WRITTEN EXERCISE – Pick up the commit log on PTP support in the mlxsw driver after its last sentence and carry it on.

— start of DOCUMENT TEXT —

02 Jul, 2019

13 commits

  • Add two ptp_ops: init and fini, to initialize and finalize the PTP
    subsystem. Call as appropriate from mlxsw_sp_init() and _fini().

    Lay the groundwork for Spectrum-1 support. On Spectrum-1, the received
    timestamped packets and their corresponding timestamps arrive
    independently, and need to be matched up. Introduce the related data types
    and add to struct mlxsw_sp_ptp_state the hash table that will keep the
    unmatched entries.

    Signed-off-by: Petr Machata
    Acked-by: Jiri Pirko
    Signed-off-by: Ido Schimmel
    Signed-off-by: David S. Miller

    Petr Machata
     
  • On Spectrum-1, timestamps are delivered separately from the packets, and
    need to paired up. Therefore, at some point after mlxsw_sp_port_xmit()
    is invoked, it is necessary to involve the chip-specific driver code to
    allow it to do the necessary bookkeeping and matching.

    On Spectrum-2, timestamps are delivered in CQE. For that reason,
    position the point of driver involvement into mlxsw_pci_cqe_sdq_handle()
    to make it hopefully easier to extend for Spectrum-2 in the future.

    To tell the driver what port the packet was sent on, keep tx_info
    in SKB control buffer.

    Introduce a new driver core interface mlxsw_core_ptp_transmitted(), a
    driver callback ptp_transmitted, and a PTP op transmitted. The callee is
    responsible for taking care of releasing the SKB passed to the new
    interfaces, and correspondingly have the new stub callbacks just call
    dev_kfree_skb_any().

    Follow-up patches will introduce the actual content into
    mlxsw_sp1_ptp_transmitted() in particular.

    Signed-off-by: Petr Machata
    Acked-by: Jiri Pirko
    Signed-off-by: Ido Schimmel
    Signed-off-by: David S. Miller

    Petr Machata
     
  • The SKB control buffer is useful (and used) for bookkeeping of information
    related to that SKB. Add helpers so that the mlxsw driver(s) can safely use
    the buffer as well. The structure is currently empty, individual users will
    add members to it as necessary.

    Note that SKB allocation functions already clear the buffer, so the cleanup
    is only necessary when ndo_start_xmit is called.

— end of DOCUMENT TEXT —
— start of EXTRACTED ENTRIES —

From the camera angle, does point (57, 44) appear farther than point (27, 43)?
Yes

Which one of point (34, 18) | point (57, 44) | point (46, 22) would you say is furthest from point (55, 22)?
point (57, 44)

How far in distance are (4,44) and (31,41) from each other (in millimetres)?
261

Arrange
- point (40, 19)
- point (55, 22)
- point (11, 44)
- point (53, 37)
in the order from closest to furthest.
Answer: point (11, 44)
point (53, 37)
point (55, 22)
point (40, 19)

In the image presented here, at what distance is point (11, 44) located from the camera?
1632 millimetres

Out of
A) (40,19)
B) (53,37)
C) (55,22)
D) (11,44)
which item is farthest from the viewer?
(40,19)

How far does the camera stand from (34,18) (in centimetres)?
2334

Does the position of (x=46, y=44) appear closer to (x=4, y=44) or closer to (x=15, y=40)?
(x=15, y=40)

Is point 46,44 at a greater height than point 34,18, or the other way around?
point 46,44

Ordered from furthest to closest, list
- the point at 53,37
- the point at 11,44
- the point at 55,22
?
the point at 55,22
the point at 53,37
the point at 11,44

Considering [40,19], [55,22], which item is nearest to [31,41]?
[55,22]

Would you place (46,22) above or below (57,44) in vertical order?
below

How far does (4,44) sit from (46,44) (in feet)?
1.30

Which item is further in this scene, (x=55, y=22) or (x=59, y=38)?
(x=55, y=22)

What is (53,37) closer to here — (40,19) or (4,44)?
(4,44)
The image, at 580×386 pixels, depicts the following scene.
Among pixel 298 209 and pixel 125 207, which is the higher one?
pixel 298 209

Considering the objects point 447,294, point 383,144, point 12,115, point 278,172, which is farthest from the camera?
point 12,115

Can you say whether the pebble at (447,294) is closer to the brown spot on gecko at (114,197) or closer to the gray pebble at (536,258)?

— end of EXTRACTED ENTRIES —

EXERCISE OUTPUT –
    Signed-off-by: Petr Machata
    Acked-by: Jiri Pirko
    Signed-off-by: Ido Schimmel
    Signed-off-by: David S. Miller

    Petr Machata
     
  • When configured, the Spectrum hardware can recognize PTP packets and
    trap them to the CPU using dedicated traps, PTP0 and PTP1.

    One reason to get PTP packets under dedicated traps is to have a
    separate policer suitable for the amount of PTP traffic expected when
    switch is operated as a boundary clock. For this, add two new trap
    groups, MLXSW_REG_HTGT_TRAP_GROUP_SP_PTP0 and _PTP1, and associate the
    two PTP traps with these two groups.

    In the driver, specifically for Spectrum-1, event PTP packets will need
    to be paired up with their timestamps. Those arrive through a different
    set of traps, added later in the patch set. To support this future use,
    introduce a new PTP op, ptp_receive.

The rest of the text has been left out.